Das französische Institut für Gesundheit und medizinische Forschung (Inserm) veröffentlichte im Dezember 2015 seinen strategischen Plan 2016-2020. Das 1964 gegründete nationale Institut für Gesundheit und medizinische Forschung ist eine staatliche Einrichtung mit wissenschaftlich-technologischer Ausrichtung unter der gemeinsamen Zuständigkeit des Ministeriums für Soziales, Gesundheit und Frauenrechte und des Ministeriums für Bildung, Hochschulen und Forschung. Das Inserm […]


Das französische Institut für Gesundheit und medizinische Forschung (Inserm) veröffentlichte im Dezember 2015 seinen strategischen Plan 2016-2020. Das 1964 gegründete nationale Institut für Gesundheit und medizinische Forschung ist eine staatliche Einrichtung mit wissenschaftlich-technologischer Ausrichtung unter der gemeinsamen Zuständigkeit des Ministeriums für Soziales, Gesundheit und Frauenrechte und des Ministeriums für Bildung, Hochschulen und Forschung. Das Inserm gehört zu den wichtigsten öffentlichen Forschungseinrichtungen im Bereich Biologie und Gesundheit in Europa. Der neue strategische Plan definiert die Organisation und die Politik des Inserm, um biologischen und technologischen Revolutionen vorzugreifen und den Weg für die Medizin der Zukunft zu ebnen.

 

Dieser Plan konzentriert sich dabei auf drei Schwerpunkte:

 

  1. Eine integriertere Forschung, die besser auf die Bedürfnisse der Gesellschaft und der öffentlichen Politik eingeht:
  • Förderung der integrierten und interdisziplinären Forschung im Einklang mit der nationalen Forschungs- und Innovationsstrategie [1]. Das Inserm möchte die Interaktionen zwischen Grundlagenforschung, translationaler und klinischer Forschung sowie die Interdisziplinarität fördern. Es entwickelt aus diesem Grund drei neue transversale wissenschaftliche Programme zu den Themen Darmflora, Alterung und genetische Variabilität der Kohorten. Es trägt auch zur Umsetzung zweier nationaler Aktionspläne bei: dem Anti-Krebs-Plan 2014-2019 [2] und dem Aktionsplan zur Bekämpfung neurodegenerativer Erkrankungen.
  • Schaffung neuer Strukturen zur schnelleren Entwicklung und Verbreitung von Spitzentechnologien, wie die Ultraschalltechnologien, die Bioinformatik und den Biodruck für die regenerative Medizin.
  • Bessere Koordinierung der Infrastrukturen und optimalere Verwaltung der Forschungsdaten. Das Inserm schlägt verschiedene Lösungen zum Umgang und zum Schutz der Forschungsdaten vor, und ist eng in die Entwicklung des nationalen Systems der Gesundheitsdaten im Rahmen des französischen Gesundheitsgesetzes [3] eingebunden.
  • Erarbeitung einer neuen Politik zu Tierversuchen.
  • Beteiligung des Inserm an der Umsetzung des nationalen Forschungsplans für “Public Health”.
  • Unterstützung des Innovationstransfers im Bereich humane Gesundheit, insbesondere die Aufwertung der Entwicklung von Arzneimitteln und der Kohorten.

### [Material erkunden]
[1] Geben Sie den Textauszug von „1. Eine integriertere“ bis „Bekämpfung neurodegenerativer Erkrankungen.“ wortgetreu wieder.
[2] Prüfen Sie, ob die folgenden Aussagen mit dem Textauszug übereinstimmen: (a) Das Inserm wurde 1964 gegründet. (b) Das Inserm untersteht allein dem Gesundheitsministerium. (c) Das Inserm entwickelt vier neue transversale wissenschaftliche Programme. Antworten Sie jeweils mit Ja oder Nein, und zitieren Sie die entscheidenden Worte des Textauszugs.
[3] Erklären Sie anhand des Textauszugs, warum das Inserm die neuen transversalen wissenschaftlichen Programme entwickelt.
Stützen Sie sich ausschließlich auf den Textauszug.

### [Quelldaten]
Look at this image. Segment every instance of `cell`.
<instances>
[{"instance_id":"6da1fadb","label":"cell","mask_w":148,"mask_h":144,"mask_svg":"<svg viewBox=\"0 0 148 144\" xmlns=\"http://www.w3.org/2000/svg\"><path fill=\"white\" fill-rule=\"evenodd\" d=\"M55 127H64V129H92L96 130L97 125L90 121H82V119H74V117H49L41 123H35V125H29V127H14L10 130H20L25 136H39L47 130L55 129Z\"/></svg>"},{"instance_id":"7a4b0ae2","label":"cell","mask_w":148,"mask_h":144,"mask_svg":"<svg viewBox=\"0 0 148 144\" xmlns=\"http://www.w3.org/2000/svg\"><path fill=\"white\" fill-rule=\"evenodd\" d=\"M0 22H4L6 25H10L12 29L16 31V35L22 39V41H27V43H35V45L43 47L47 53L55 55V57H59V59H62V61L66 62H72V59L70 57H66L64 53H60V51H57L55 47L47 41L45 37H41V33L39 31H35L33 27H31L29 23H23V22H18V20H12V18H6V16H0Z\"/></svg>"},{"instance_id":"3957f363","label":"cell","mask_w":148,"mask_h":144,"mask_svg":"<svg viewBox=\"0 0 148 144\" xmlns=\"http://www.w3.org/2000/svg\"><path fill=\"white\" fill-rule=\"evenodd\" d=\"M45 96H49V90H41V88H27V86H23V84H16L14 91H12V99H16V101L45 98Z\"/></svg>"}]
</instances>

### [Antworten]
[1]
1. Eine integriertere Forschung, die besser auf die Bedürfnisse der Gesellschaft und der öffentlichen Politik eingeht:
  • Förderung der integrierten und interdisziplinären Forschung im Einklang mit der nationalen Forschungs- und Innovationsstrategie [1]. Das Inserm möchte die Interaktionen zwischen Grundlagenforschung, translationaler und klinischer Forschung sowie die Interdisziplinarität fördern. Es entwickelt aus diesem Grund drei neue transversale wissenschaftliche Programme zu den Themen Darmflora, Alterung und genetische Variabilität der Kohorten. Es trägt auch zur Umsetzung zweier nationaler Aktionspläne bei: dem Anti-Krebs-Plan 2014-2019 [2] und dem Aktionsplan zur Bekämpfung neurodegenerativer Erkrankungen.

[2]
(a) Ja: „Das 1964 gegründete nationale Institut für Gesundheit und medizinische Forschung“
(b) Nein: „unter der gemeinsamen Zuständigkeit des Ministeriums für Soziales, Gesundheit und Frauenrechte und des Ministeriums für Bildung, Hochschulen und Forschung“
(c) Nein: „drei neue transversale wissenschaftliche Programme“

[3] Das Inserm entwickelt die drei neuen transversalen Programme zu Darmflora, Alterung und genetischer Variabilität der Kohorten, weil es die Interaktionen zwischen Grundlagenforschung, translationaler und klinischer Forschung sowie die Interdisziplinarität fördern möchte.